The word \(w\) is \(u\)-power-free if no nonempty \(v\)-power, \(v\ge u\), occurs (Definition 5) in \(w\). In particular, 2-power-free is called square-free and 3-power-free is called cube-free. Let \(\mathbf{w}\) be an infinite word over the alphabet \(\Sigma \), and let \(x\) be a finite word over \(\Sigma \). Let \(u{\gt}0\) be a rational number. The word \(x\) is said to occur in \(\mathbf{w}\) with exponent \(u\) if \(x^{u}\) occurs in \(\mathbf{w}\) (Definition 5).

The reader may note that the definition of \(u\)-power-free is perhaps not obvious. For example, the word \(aba\) is not \(1.49\)-power-free: while it contains no \(1.49\)-power, it contains a \(1.5\)-power. This way of defining things enables Theorem 12 and goes back at least to Krieger  [ 11 , page 71 ] .

Definition 11
#

The critical exponent \(\mathrm{ce}(w)\) of an infinite word \(\mathbf{w}\) is defined by

\[ \mathrm{ce}(w) = \sup \{ \alpha \in \mathbb Q \mid \mathbf{w} \text{ contains some $\alpha $-power}\} . \]
Theorem 12 Krieger  [ 11 ]

The critical exponent of \(\mathbf w\) is equal to

\[ \inf \{ \alpha \in \mathbb Q \mid \mathbf{w} \text{ is $\alpha $-power-free}\} . \]
Proof

Let

\begin{eqnarray*} S& =& \{ \alpha \in \mathbb Q \mid \mathbf{w} \text{ is $\alpha $-power-free}\} ,\\ T& =& \{ \alpha \in \mathbb Q \mid \mathbf{w} \text{ contains some $\alpha $-power}\} . \end{eqnarray*}

Paying careful attention to Definition 10, the word \(\mathbf w\) is \(\alpha \)-power-free iff for all \(\beta \ge \alpha \), \(\mathbf w\) contains no \(\beta \)-power. Therefore, \(S\) is upward closed. On the other hand, \(T\) is an upward dense subset of the complement of \(S\). Therefore, \(\mathrm{ce}(w)=\sup T=\inf S\).

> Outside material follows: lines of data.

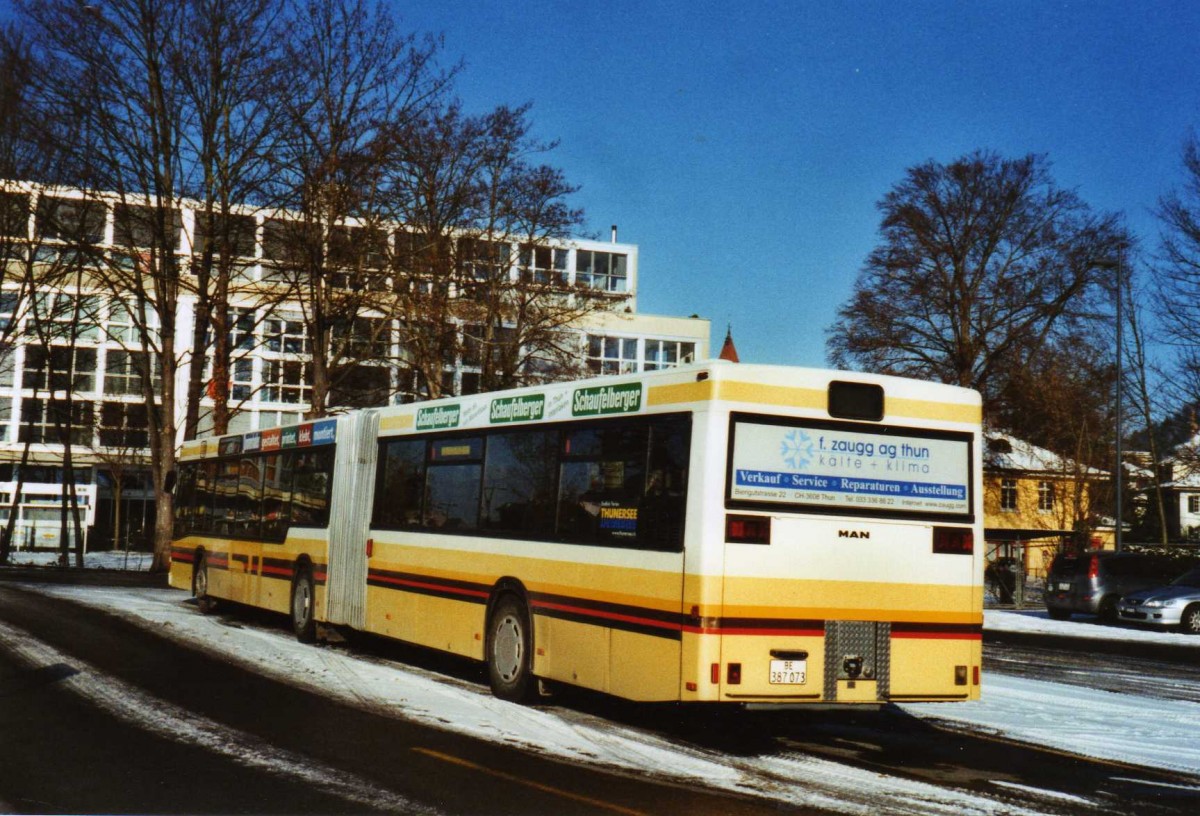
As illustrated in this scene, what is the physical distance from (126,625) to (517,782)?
1187 centimetres

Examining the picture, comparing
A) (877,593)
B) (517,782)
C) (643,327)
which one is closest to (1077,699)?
(877,593)

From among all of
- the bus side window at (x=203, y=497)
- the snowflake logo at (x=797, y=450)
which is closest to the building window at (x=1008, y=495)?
the bus side window at (x=203, y=497)

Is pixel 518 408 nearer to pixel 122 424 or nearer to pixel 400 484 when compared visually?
pixel 400 484

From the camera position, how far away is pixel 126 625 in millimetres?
18359

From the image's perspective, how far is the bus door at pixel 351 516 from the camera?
15914mm

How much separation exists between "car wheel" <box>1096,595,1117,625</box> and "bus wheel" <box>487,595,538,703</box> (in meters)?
21.0

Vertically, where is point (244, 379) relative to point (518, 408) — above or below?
above

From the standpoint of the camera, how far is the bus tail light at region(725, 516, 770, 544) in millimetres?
9844

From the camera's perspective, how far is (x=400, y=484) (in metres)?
15.1

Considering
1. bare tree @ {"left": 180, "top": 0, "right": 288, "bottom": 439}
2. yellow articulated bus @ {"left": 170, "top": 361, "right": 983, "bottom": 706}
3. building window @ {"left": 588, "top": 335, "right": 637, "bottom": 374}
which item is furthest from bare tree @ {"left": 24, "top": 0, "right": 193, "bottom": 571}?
building window @ {"left": 588, "top": 335, "right": 637, "bottom": 374}

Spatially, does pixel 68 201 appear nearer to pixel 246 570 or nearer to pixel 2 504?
pixel 246 570

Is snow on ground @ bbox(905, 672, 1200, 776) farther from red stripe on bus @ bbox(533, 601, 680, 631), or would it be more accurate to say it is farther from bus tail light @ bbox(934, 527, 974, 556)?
red stripe on bus @ bbox(533, 601, 680, 631)

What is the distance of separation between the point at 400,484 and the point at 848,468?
634 cm

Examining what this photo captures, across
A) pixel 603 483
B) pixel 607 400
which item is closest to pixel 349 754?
pixel 603 483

As an example of Definition 10, we have \(\mathtt{0110}^{3/2}=\mathtt{011001}\). Note that the expected Power Rule for Exponents fails for word exponentiation. In general, \((x^a)^b\ne x^{ab}\), for instance

\[ (01)^3=010101\ne 010010= ((01)^{3/2})^2. \]

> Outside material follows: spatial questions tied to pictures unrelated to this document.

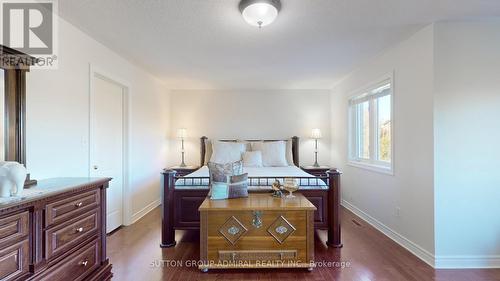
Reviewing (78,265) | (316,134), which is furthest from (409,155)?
(78,265)

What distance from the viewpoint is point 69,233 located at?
5.73ft

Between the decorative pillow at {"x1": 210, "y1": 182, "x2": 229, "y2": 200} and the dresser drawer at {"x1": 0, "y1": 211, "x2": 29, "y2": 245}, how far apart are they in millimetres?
1428

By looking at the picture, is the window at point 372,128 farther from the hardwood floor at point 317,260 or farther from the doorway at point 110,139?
the doorway at point 110,139

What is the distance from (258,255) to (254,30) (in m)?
2.19

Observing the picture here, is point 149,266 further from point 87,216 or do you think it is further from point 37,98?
point 37,98

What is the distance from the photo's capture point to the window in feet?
10.9

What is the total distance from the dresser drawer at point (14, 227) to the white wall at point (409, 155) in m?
3.19

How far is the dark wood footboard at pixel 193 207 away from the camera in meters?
2.81

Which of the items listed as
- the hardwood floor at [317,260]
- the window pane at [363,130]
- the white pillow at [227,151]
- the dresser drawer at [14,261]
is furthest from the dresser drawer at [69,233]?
the window pane at [363,130]

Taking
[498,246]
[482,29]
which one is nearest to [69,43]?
[482,29]

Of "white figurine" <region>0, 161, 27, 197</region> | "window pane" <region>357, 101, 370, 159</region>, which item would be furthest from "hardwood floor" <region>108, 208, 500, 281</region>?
"window pane" <region>357, 101, 370, 159</region>

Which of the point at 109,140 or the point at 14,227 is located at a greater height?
the point at 109,140

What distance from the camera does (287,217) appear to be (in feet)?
7.55

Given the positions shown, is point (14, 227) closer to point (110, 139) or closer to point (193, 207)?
point (193, 207)
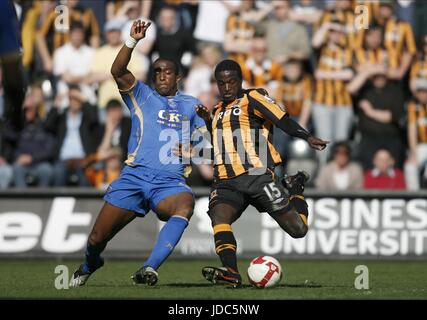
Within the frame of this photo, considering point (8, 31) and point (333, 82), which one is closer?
point (8, 31)

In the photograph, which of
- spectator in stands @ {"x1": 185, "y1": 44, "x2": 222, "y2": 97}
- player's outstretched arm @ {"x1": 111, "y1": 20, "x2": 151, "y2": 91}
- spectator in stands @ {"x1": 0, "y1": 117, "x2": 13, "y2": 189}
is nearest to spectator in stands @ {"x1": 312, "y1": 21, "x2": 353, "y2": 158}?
spectator in stands @ {"x1": 185, "y1": 44, "x2": 222, "y2": 97}

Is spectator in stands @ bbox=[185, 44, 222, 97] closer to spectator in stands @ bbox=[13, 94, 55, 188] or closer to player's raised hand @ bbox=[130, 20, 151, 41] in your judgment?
spectator in stands @ bbox=[13, 94, 55, 188]

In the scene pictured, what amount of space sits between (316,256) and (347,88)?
296cm

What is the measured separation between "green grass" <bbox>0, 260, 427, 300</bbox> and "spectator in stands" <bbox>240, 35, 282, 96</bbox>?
303 centimetres

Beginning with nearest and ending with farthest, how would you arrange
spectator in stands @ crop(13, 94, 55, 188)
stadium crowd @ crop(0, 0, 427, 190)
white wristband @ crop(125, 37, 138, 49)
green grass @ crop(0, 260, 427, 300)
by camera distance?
green grass @ crop(0, 260, 427, 300) < white wristband @ crop(125, 37, 138, 49) < spectator in stands @ crop(13, 94, 55, 188) < stadium crowd @ crop(0, 0, 427, 190)

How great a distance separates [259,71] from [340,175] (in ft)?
6.89

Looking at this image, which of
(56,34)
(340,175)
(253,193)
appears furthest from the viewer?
(56,34)

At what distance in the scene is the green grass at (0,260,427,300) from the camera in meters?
9.60

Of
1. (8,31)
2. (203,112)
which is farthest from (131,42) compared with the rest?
(8,31)

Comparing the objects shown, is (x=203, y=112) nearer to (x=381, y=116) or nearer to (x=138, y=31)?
(x=138, y=31)

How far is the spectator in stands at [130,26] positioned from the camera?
17.3 meters

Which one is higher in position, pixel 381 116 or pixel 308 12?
pixel 308 12

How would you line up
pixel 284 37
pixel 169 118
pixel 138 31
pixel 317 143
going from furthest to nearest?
1. pixel 284 37
2. pixel 169 118
3. pixel 317 143
4. pixel 138 31

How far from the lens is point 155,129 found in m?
10.6
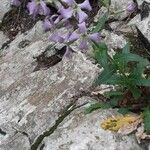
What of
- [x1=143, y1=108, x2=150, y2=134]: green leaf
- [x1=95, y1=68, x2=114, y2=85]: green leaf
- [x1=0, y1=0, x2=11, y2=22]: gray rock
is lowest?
[x1=143, y1=108, x2=150, y2=134]: green leaf

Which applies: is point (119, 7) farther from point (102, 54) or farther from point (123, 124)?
point (123, 124)

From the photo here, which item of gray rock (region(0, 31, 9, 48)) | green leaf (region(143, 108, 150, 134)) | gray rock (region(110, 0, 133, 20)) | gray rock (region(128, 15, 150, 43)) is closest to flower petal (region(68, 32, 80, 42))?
green leaf (region(143, 108, 150, 134))

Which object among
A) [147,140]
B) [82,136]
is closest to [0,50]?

Fix an alphabet \(\Sigma \), and let \(\Sigma ^+\) denote the set of nonempty words over \(\Sigma \).

Lemma 13 Lyndon and Schützenberger  [ 13 ] ; see  [ 14 , Theorem 2.3.2 ]
#

Let \(c,d,e\in \Sigma ^+\). The equation \(cd=de\) holds iff there exist a nonempty word \(u\), a word \(v\), and a natural number \(p\) such that \(c=uv\), \(d=(uv)^p u\), and \(e=vu\).

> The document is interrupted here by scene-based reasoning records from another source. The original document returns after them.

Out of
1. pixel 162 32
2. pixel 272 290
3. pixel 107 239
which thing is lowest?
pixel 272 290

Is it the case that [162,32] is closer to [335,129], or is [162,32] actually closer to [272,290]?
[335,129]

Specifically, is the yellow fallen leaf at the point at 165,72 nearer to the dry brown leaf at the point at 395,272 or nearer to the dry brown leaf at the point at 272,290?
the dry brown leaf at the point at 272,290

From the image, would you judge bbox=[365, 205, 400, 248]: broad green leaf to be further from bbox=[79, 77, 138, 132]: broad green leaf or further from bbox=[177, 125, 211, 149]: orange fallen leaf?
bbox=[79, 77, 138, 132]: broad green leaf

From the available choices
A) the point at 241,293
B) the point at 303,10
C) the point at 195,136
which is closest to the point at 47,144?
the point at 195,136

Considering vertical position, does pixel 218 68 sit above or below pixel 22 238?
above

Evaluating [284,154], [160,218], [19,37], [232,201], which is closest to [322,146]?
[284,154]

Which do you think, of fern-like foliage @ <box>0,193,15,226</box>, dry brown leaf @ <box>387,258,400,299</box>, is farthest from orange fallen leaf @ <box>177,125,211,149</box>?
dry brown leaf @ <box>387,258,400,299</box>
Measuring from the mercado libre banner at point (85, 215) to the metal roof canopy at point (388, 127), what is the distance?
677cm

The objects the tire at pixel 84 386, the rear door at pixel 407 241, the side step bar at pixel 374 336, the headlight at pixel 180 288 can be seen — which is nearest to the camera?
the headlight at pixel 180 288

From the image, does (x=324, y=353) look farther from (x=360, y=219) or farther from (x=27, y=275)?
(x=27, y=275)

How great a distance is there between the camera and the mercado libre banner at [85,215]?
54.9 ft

Theorem 14 Lyndon and Schützenberger  [ 13 ] ; see [ 14 , Theorem 2.3.3 ]
#

Let \(x,y\in \Sigma ^+\). Then the following four conditions are equivalent:

  1. \(xy=yx\).

  2. There exists \(z\in \Sigma \) and integers \(k,l{\gt}0\) such that \(x=z^k\) and \(y=z^l\).

  3. There exist integers \(i,j{\gt}0\) such that \(x^i=y^j\).